3 of 3 people found the following review helpful
I just wrote up a quick review for another item that I had gotten for wife 2.0's grandson to check out with me: Uncle Milton Wild Walls Amazing Spider Man Web Attack Room Decor, and noted within that review that sometimes it's all about the timing. I had given that set to the grandson to check out and held back a little before giving him this video game to play. I knew well enough that he'd enjoy both items, but also suspected that once he started playing this video game he was going to be lost in that game throughout the weekend. I wasn't wrong at all. If I had given him this video game before he started playing with the wild walls set, he never would have gotten to that set (or at least not until he'd gone home for the weekend, leaving the video game back at our home).
It was heartwarming watching him sit and play and enjoy this game as much as he did. It was obviously immersive for him and seemed to catch him at a perfect age for everything that goes on in the game.
I would note that this grandson has played with Legos for years now, and has played through several of the earlier Lego superhero video games (the Batman series as an example), so the learning curve for him playing this game wasn't steep at all. It was just the latest game in the series as far as he was concerned, and yet, well, it offered him a ton of fun. He went about collecting the in-game Lego currency so he could cash it all in (multiple times) to unlock some of his favorite characters, and by the end of the weekend, sure enough he'd unlocked several of those characters.
Within the game, he was also enjoying the challenge of figuring out the various puzzles as well as determining how he was going to accomplish whatever the next task was that he was supposed to be doing in the game.
Realistically, this game is, in many ways, Grand Theft Auto V for younger gamers. It offered up the ability to drive around, fly around, use special abilities to get around, swim around, etc., to go off and do whatever the next task was, or alternatively, just wander around the world collecting the Lego currency to save up so you can unlock your favorites. The cartoon violence that takes place is relatively tame, though you do see the Lego characters get beaten up, run over, torn apart, etc., as you play.

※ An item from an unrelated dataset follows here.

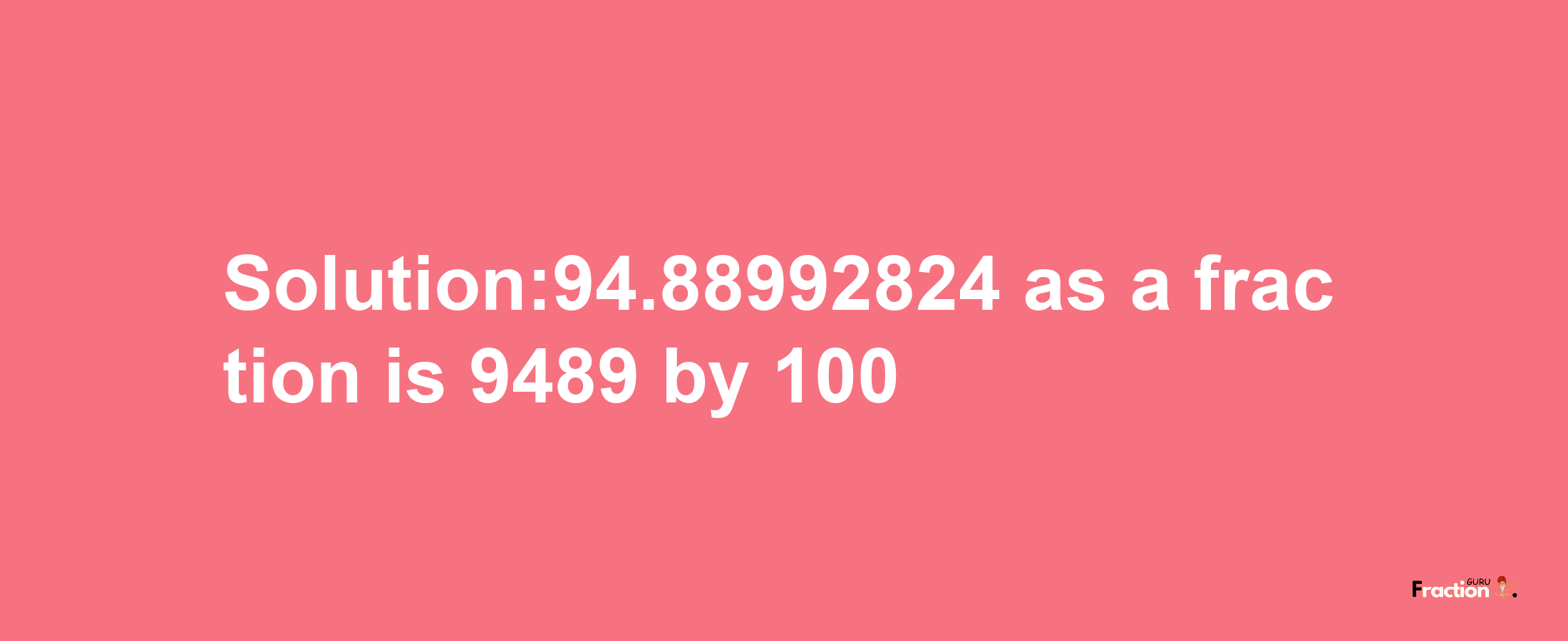 Solution:94.88992824 as a fraction is 9489/100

Persons that are sensitive to the thought of letting their children play in such fashion might want to avoid the game, but really there's little to even think of objecting to here.

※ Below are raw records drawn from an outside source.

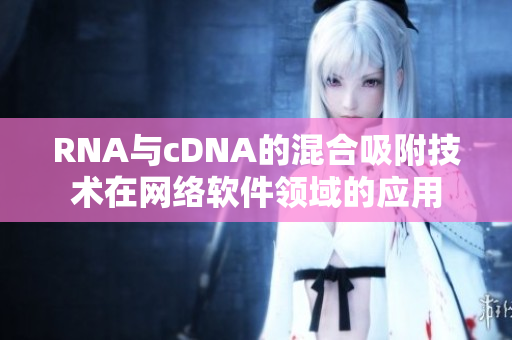 RNA与cDNA的混合吸附技术在网络软件领域的应用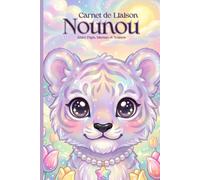 Cahier de Liaison Assistante Maternelle : " Tigre " Carnet à Remplir et Livre de Transmission pour Nounou et Parents | Agenda 150 Jours de Suivi | Bébé De 1 à 3 Ans | Sans Spirale.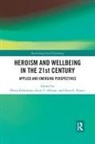 Olivia Allison Efthimiou, Scott Allison, Scott T. Allison, Scott T. (University of Richmond Allison, Allison Scott, Olivia Efthimiou... - Heroism and Wellbeing in the 21st Century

I would note that the game did freeze a couple of times in a very repeatable fashion. By the end of the weekend the grandson had learned how to reset the Xbox 360 multiple times because of that issue, but also seemed to have learned which part of the game led to the freezing issue. Hopefully that issue will be resolved soon with a patch.
Easily worth the purchase price. Available for most major video game platforms. I'm personally going to be looking forward to the PS4 version when it gets released later. Until then, I'm enjoying watching my wife's grandson get so much enjoyment out of a video game.